- **Documento**
_ _ _ _ _
COLOMBIA: ASESINATOS DE LÍDERES
SOCIALES: EL ETERNO RETORNO DE LA MUERTE
Fuente:
Revista Sur
América
Latina en movimiento
17/02/2017
Entre el 6 de enero y el 4 de febrero de 2017, es decir en menos de
un mes, ocho líderes sociales fueron asesinados en diversos y distantes sitios
del país: Edilberto Cantillo, el 4 de febrero en El Copey, Cesar; Porfirio
Jaramillo Bogallo, el 29 de enero en Turbo, Antioquia; Hernán Enrique Agamez
Flórez, el 19 de enero en Puerto Libertador, Córdoba; Emilsen Manyoma, el 14 de
enero en Buenaventura, Valle del Cauca; Edmiro León Alzate Londoño, el 12 de
enero en Sonsón, Antioquia; José Yimer Cartagena Úsuga, el 10 de enero en
Carepa, Antioquia; Aldemar Parra García, el 7 de enero en El Paso, Cesar; y,
Olmedo Pito García, el 6 de enero en Caloto, Cauca.
Que los asesinatos ocurran en sitios distantes, en contra de
líderes de diferentes sectores (indígenas, comunitarios, movimientos políticos,
reclamantes de tierras), en un período marcado por la implementación del “Acuerdo final para la terminación del
conflicto y la construcción de una paz estable y duradera”, suscrito entre
el gobierno colombiano y las FARC, y el inicio de la fase pública de los
diálogos con el ELN, significa que no se trata de crímenes espontáneos, ajenos
al contexto social y político que vive el país, o aislados entre sí y que por
el contrario se caracterizan por su generalidad.
Que tales asesinatos hagan parte del panorama general de
persecución, amenazas y violencia en contra de líderes sociales, defensores de
derechos humanos y reclamantes de tierras, significa que los asesinatos hacen
parte de la metodología criminal utilizada por quienes se empeñan en cerrarle
el paso a la posibilidad de una sociedad menos injusta y menos inequitativa.
Con el asesinato de Porfirio Jaramillo Bogallo, son 73 los
campesinos que han perdido su vida, esperando que el Estado colombiano, en sus
distintas instancias burocráticas, atendiera sus reclamos de restitución de sus
tierras y sin que el gobierno nacional pase del anuncio de investigaciones
exhaustivas a medidas efectivas de protección del derecho a la vida.
_ _ _ _ _
[Elementos de un conjunto de datos]
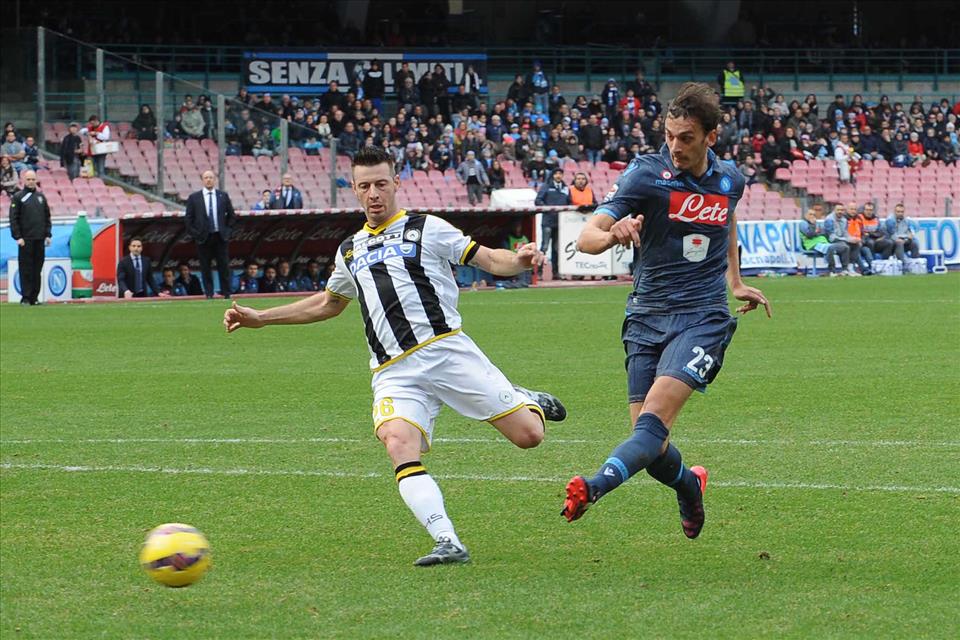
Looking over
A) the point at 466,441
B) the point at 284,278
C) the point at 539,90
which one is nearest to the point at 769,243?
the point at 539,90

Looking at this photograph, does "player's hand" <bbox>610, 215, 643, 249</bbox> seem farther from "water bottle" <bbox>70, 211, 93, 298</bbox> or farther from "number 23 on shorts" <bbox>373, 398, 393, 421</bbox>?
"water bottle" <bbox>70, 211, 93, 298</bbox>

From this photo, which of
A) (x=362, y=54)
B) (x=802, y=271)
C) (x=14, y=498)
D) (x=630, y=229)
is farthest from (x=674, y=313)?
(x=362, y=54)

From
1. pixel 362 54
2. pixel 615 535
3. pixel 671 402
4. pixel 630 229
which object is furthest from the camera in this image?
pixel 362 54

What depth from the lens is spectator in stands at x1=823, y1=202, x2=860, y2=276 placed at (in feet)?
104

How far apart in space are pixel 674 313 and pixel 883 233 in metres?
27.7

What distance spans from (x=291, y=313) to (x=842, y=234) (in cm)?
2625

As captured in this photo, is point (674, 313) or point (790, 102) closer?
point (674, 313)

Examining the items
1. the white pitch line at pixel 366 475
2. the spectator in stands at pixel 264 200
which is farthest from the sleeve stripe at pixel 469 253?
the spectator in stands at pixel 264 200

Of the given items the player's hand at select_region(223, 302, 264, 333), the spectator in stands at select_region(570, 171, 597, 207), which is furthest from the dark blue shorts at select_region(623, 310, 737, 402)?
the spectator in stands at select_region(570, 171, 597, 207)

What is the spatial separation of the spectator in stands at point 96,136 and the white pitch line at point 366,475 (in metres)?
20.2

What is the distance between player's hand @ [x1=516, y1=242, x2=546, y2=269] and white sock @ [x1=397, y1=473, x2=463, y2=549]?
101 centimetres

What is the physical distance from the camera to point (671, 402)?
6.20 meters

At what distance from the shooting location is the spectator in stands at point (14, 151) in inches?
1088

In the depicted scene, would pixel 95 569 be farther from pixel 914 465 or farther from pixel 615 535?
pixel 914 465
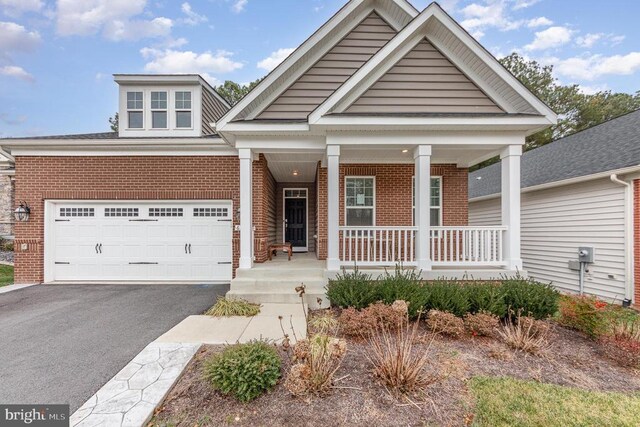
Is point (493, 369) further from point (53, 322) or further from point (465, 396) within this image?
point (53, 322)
_ _ _ _ _
- **Tareas requeridas**
(a) Según el artículo sobre los asesinatos de líderes sociales en Colombia, ¿cuántos campesinos han perdido la vida con el asesinato de Porfirio Jaramillo Bogallo?
(b) Imprime todo el texto del artículo sobre los asesinatos de líderes sociales en Colombia desde "Con el asesinato" hasta "derecho a la vida.".

- **Respuestas por tarea**
(a) Son 73 los campesinos que han perdido la vida.

(b)
Con el asesinato de Porfirio Jaramillo Bogallo, son 73 los
campesinos que han perdido su vida, esperando que el Estado colombiano, en sus
distintas instancias burocráticas, atendiera sus reclamos de restitución de sus
tierras y sin que el gobierno nacional pase del anuncio de investigaciones
exhaustivas a medidas efectivas de protección del derecho a la vida.